Geneva/New York, February 22 – UN Secretary-General Antonio Guterres denounced in a blistering speech to the Human Rights Council in Geneva that the coronavirus pandemic has been used by groups and powerful people to incite racism and violence.

He urged the council as it opened its annual meeting to urgently fight the blight of racism, discrimination and xenophobia and “the most pervasive human rights violation of all: gender inequality. These evils are fed by two of the deepest wells of injustice in our world: the legacy of centuries of colonialism; and the persistence, across the millennia, of patriarchy.”

“Stoking the fires of racism, anti-Semitism, anti-Muslim bigotry, violence against some minority Christian communities, homophobia, xenophobia and misogyny is nothing new,” he said. “It has just become more overt, easier to achieve, and globalized. When we allow the denigration of any one of us, we set the precedent for the demonization of all of us.”

“The danger of these hate-driven movements is growing by the day.

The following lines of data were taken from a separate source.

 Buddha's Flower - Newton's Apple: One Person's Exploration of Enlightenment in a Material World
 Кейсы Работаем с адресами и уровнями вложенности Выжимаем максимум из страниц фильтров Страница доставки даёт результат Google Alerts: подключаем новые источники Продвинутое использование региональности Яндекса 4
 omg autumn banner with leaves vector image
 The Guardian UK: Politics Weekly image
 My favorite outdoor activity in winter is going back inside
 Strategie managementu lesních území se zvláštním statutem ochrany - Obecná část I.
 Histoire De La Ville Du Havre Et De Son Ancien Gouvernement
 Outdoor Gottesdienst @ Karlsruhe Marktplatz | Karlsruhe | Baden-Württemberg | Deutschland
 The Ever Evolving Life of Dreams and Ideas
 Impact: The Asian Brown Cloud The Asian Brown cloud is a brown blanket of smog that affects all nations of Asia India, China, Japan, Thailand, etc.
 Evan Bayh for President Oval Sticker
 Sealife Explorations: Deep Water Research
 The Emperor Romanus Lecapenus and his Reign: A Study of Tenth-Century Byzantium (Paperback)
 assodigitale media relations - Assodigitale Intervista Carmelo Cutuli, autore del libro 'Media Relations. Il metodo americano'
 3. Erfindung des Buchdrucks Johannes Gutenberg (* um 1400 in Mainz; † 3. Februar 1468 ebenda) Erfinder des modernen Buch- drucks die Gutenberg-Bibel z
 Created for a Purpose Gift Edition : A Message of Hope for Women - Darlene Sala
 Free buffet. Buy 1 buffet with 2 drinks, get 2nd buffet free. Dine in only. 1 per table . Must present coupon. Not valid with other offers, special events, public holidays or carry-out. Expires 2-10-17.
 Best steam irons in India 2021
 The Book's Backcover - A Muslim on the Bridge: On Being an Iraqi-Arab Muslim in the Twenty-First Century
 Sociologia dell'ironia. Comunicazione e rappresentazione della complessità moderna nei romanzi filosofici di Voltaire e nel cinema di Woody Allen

Let us call them what they are: White supremacy and neo-Nazi movements are more than domestic terror threats. They are becoming a transnational threat.”

He said those people promoting racism and violence has exploited the pandemic to boost their ranks and they are often cheered by people in power. “We need global coordinated action to defeat this grave and growing danger.”

Guterres called on the council to implement a Call to Action for Human Rights that he launched last year which is based on the words and values of the Universal Declaration of Human Rights.

“Using the pandemic as a pretext, authorities in some countries have deployed heavy-handed security responses and emergency measures to crush dissent, criminalize basic freedoms, silence independent reporting and curtail the activities of non-governmental organizations.”

Turning to the issues of availability of Covid-19 vaccines, Guterres said the pandemic has deepened existing inequalities between rich and poor.

“Extreme poverty is rising for the first time in decades. Young people are struggling, out of school and often with limited access to technology. The latest moral outrage is the failure to ensure equity in vaccination efforts.”

He said 75 per cent of existing Covid-19 vaccines have been administered in just 10 countries while more than 130 countries have not received a single dose despite the fact that vaccine equity is “ultimately about human rights.”